Re: Codebase refactoring proposal

Pat Ferrel Tue, 03 Feb 2015 07:21:01 -0800

BTW what level of difficulty would making the DSL run on MLlib Vectors and 
RowMatrix be? Looking at using their hashing TF-IDF but it raises impedance 
mismatch between DRM and MLlib RowMatrix. This would further reduce artifact 
size by a bunch.


Also backing something like a DRM with DStreams. Periodic model recalc with 
streams is maybe the first step towards truly streaming algos. Looking at 
DStream -> DRM conversion for A’A, A’B, and AA’ in item and row similarity. 
Attach Kafka and get evergreen models, if not incrementally updating models.

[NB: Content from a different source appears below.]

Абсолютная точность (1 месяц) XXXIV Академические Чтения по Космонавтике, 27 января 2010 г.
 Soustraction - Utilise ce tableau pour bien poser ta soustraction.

On Feb 2, 2015, at 4:54 PM, Dmitriy Lyubimov <dlie...@gmail.com> wrote:

bottom line compile-time dependencies are satisfied with no extra stuff
from mr-legacy or its transitives. This is proven by virtue of  successful
compilation with no dependency on mr-legacy on the tree.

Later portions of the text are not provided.